I don't want to say that "I'll try" because "trying" feels like it'll be too easy to say "well, I tried.. but it didn't happen" or even "I'll try, but I'll try later", so I'd rather say "from now on, I'm going to live by".. it feels like it might bring on too much pressure, but I'd rather do that, than to allow myself to lax too much.

So, this is what I want to live by: don't put off 'till tomorrow, what you can do today.

That's what got me to do my weigh-in this morning, otherwise I'd have just let it dwindle longer. 

Today is a new day, and there are many things I can do and will do!

I've been allowing myself to think negatively far too long, and I'm not a negative person initially, but there's something I saw on fb yesterday, and it rang really really true. I'm going to post the picture below. 
Initially, this is what I interpret it as saying "the people who you hang around with the most, are the ones that will influence you, your personality the most" and it's really really true. As my peamate, my bestie, he's a very negative thinking person, he's also been described as a little rage volcano. I love him to bits, he's got a lot of great qualities and I'm always hanging out with him (although less now, as he started working again), but he does tend to be very negative/aggressive and while for the longest time I was trying to think positive, after a while, I started thinking negatively too. I'm not blaming him for it.

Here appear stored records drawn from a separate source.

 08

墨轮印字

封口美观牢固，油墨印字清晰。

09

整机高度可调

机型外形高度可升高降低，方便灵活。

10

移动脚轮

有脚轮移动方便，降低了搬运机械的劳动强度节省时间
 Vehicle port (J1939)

Yes, it's probably because we spend SO much time together, but as the post says "5 people"... and I only spend time with him.. always, constantly, it's my own fault for not having more friends to hang out with. And it's not only on him, because most of my other friends are negative thinking ppl. Maybe not so much so, but they're the type of people to always talk negatively of others, which makes me not really want to hang out with them. I don't like all this negativity *super frustrated*.. why do all my non-negative, more chipper friends have to live outside of the city?

I need more friends. Ok, no feeling sorry for myself. Think positive, look on the bright side of things, set some short term goals and do what I can do. *nods*

Okies, I'm done my rant, rage and ramble =D




Saturday, January 5, 2013

Eons it has been..

It's been eons since my last post! I've been lagging, letting loose, not following healthy eating for the last while.. I've put on weight too, I know it. Skipped my December weigh-in, will do my January one though. I know I've gained more weight since my November weigh-in, the actual number though, we'll find out soon enough (don't know the exact weight, but I can feel and see chunkier me Dx).

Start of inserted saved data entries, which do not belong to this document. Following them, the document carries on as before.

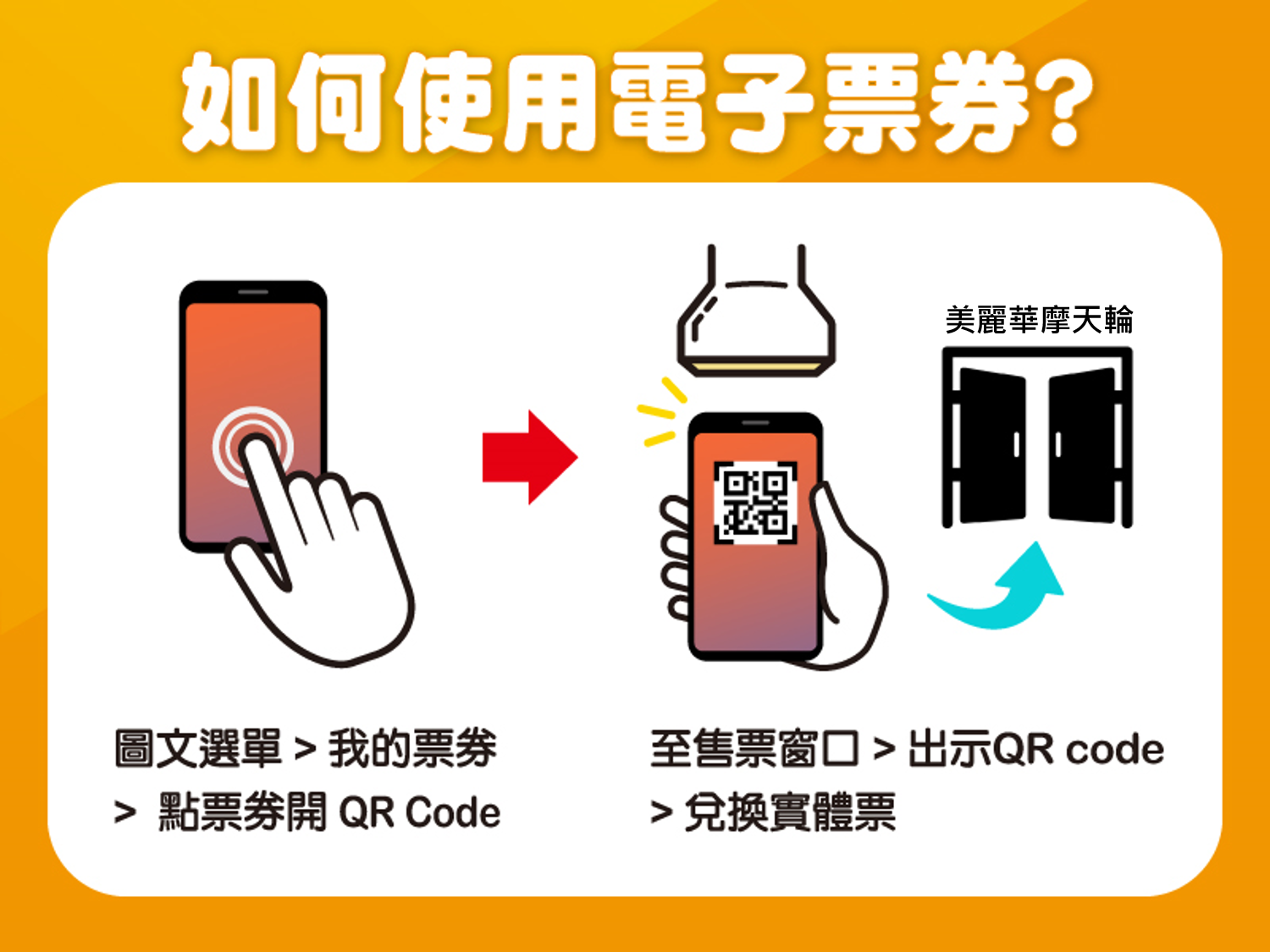 如何使用電子票券?

美麗華摩天輪

圖文選單 > 我的票券
> 點票券開 QR Code

至售票窗口 > 出示QR code
> 兌換實體票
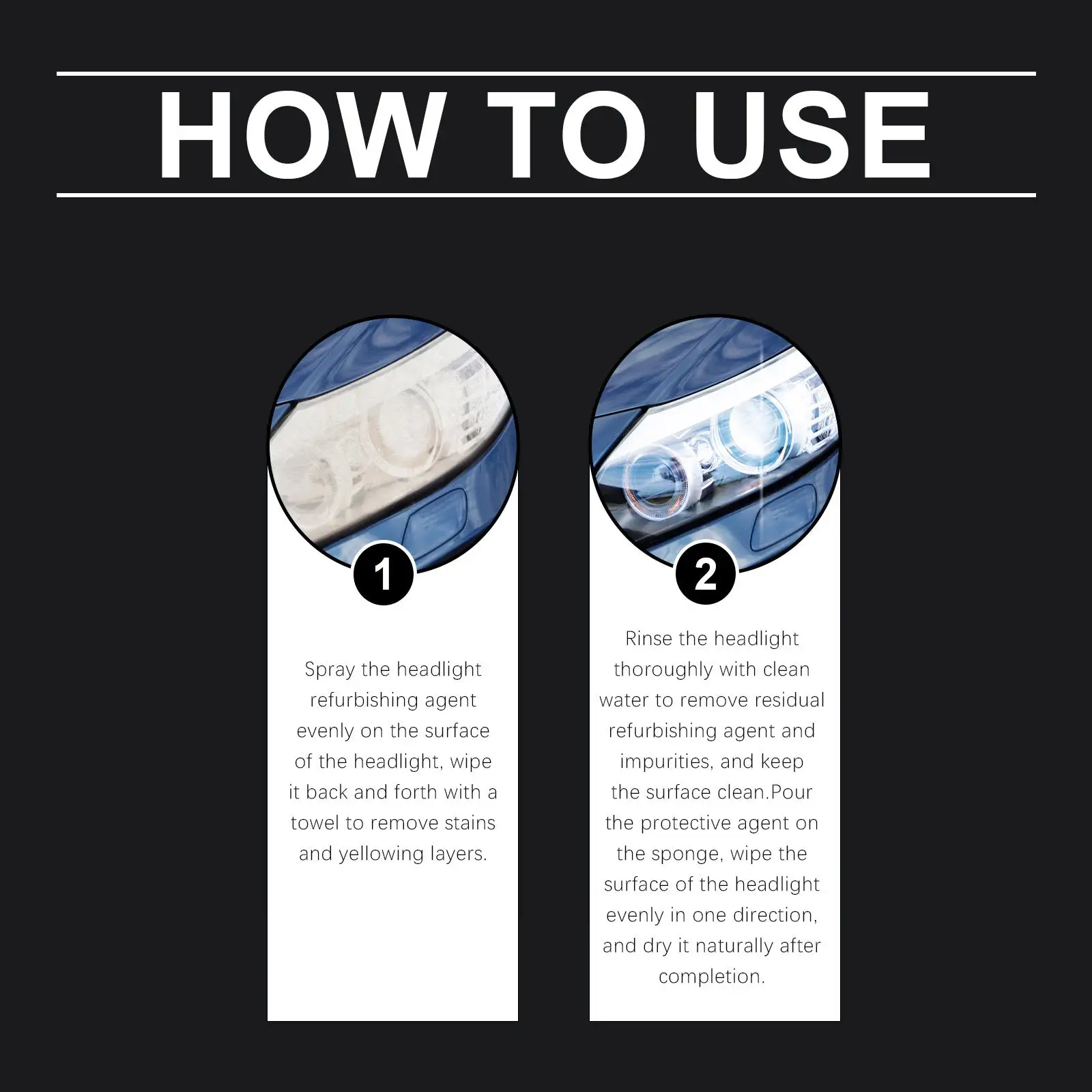 HOW TO USE

1

Spray the headlight refurbishing agent evenly on the surface of the headlight, wipe it back and forth with a towel to remove stains and yellowing layers.

2

Rinse the headlight thoroughly with clean water to remove residual refurbishing agent and impurities, and keep the surface clean.Pour the protective agent on the sponge, wipe the surface of the headlight evenly in one direction, and dry it naturally after completion.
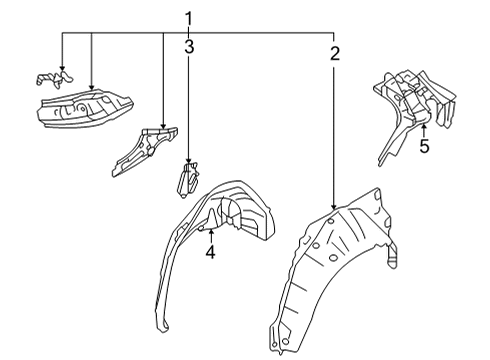 1
3
2
5
4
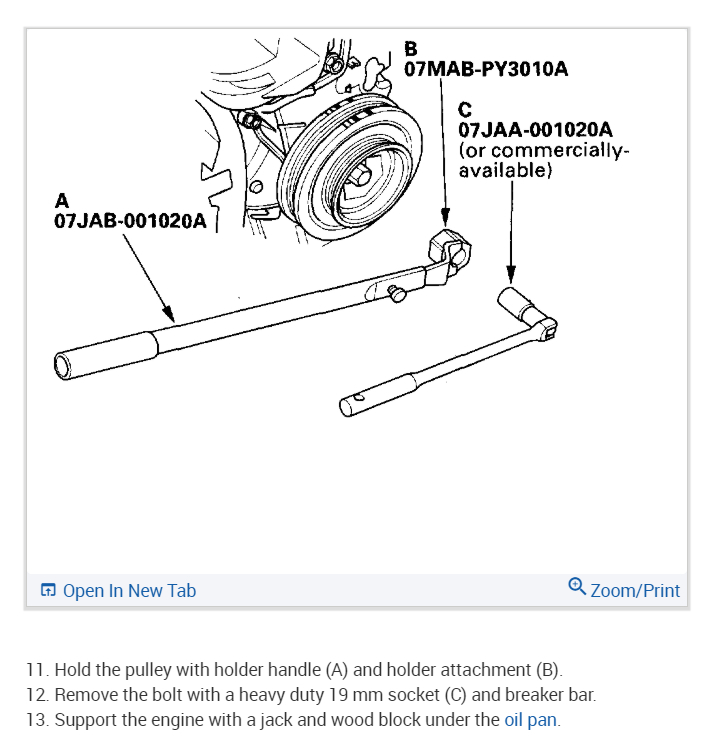 B
07MAB-PY3010A

C
07JAA-001020A
(or commercially-available)

A
07JAB-001020A

Open In New Tab

Zoom/Print

11. Hold the pulley with holder handle (A) and holder attachment (B).
12. Remove the bolt with a heavy duty 19 mm socket (C) and breaker bar.
13. Support the engine with a jack and wood block under the oil pan.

I've been so "blah" lately and just...low. Not full on depressed, but not far off either. Had some pretty low lows, nothing I'm proud of, but they're there and I'm trying my best to cope with them. 
But enough is enough! 

I've re-made my budget and I'm re-working my eating & workout plan. I'm giving myself until the 10th (weigh-in day) to get my act together and things sorted out and then I'll be heading back to healthier me!

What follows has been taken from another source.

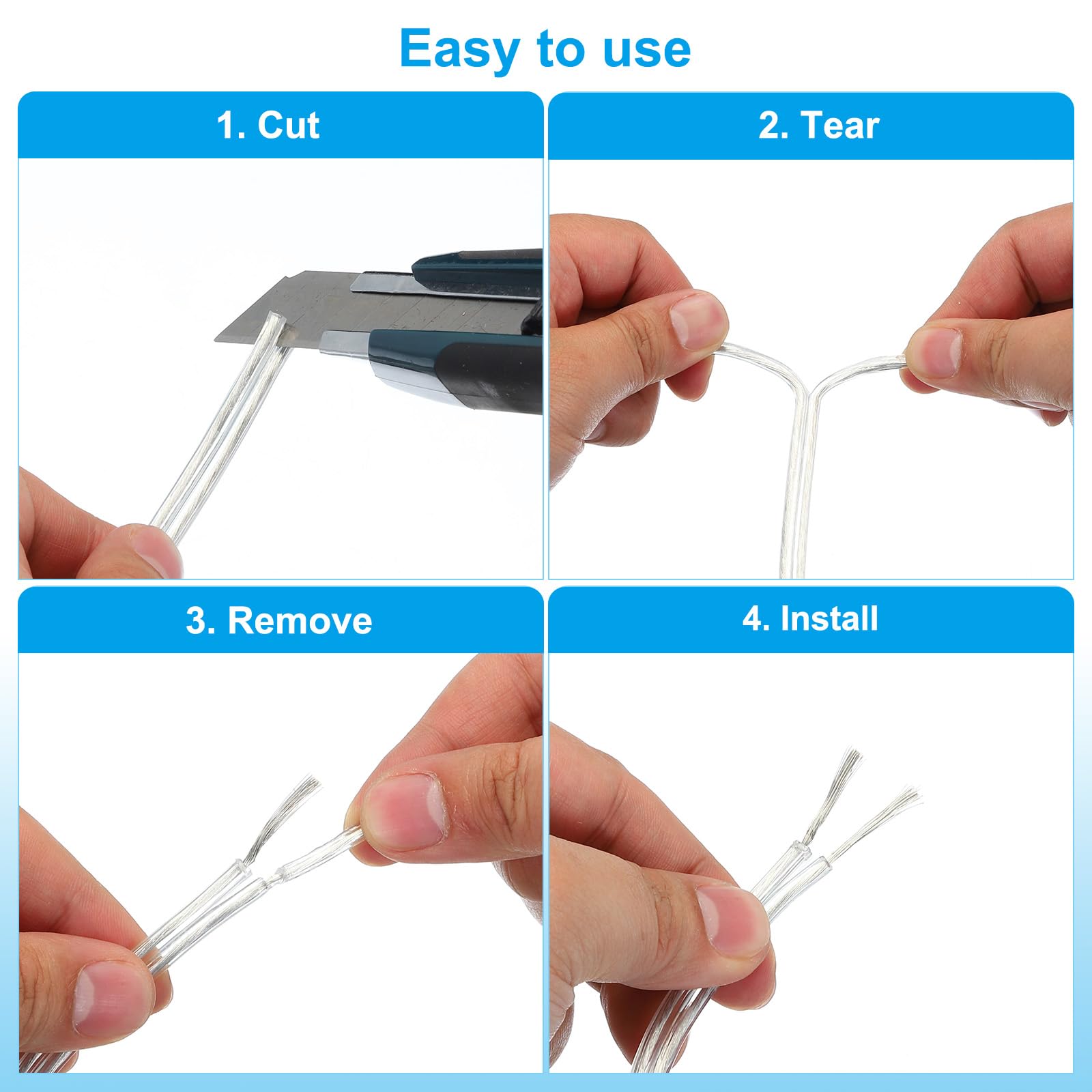 Easy to use

1. Cut

2. Tear

3. Remove

4. Install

I'm determined and I'm not allowing for doubt or negativity to dictate where my life will end up. That's what I've decided *nods*

Thursday, September 13, 2012

wowzers! o.o

On my way home from hanging out with my peamate on Tuesday, I decided to pop into Mourelatos on the way home. I finally found some coconut oil to my amazement (couldn't for the life of me find it anywhere else). I don't need it anymore, but I picked some up as I'm curious about baking with it. =D

I had a super awersome time at my friend's this past weekend and I'm stoked for the upcoming weekend... it's comic con time again!! The cupcakes were a hit! Ariane nommed them up as did my friend. 
I'm back to feeling super drained again though. Not too pleased about that. I'm sure the lack of healthy food helped in that, as did my lack of sleep. 

I didn't get to do my weigh-in on the 10th, which kind of bummed me out. But I decided I would skip it this time around and just log all next month. 

As the days get cooler, I've decided to up my exercise time. I'll take advantage of the outdoors as much as possible, but will start getting into the groove of exercising indoors (at home).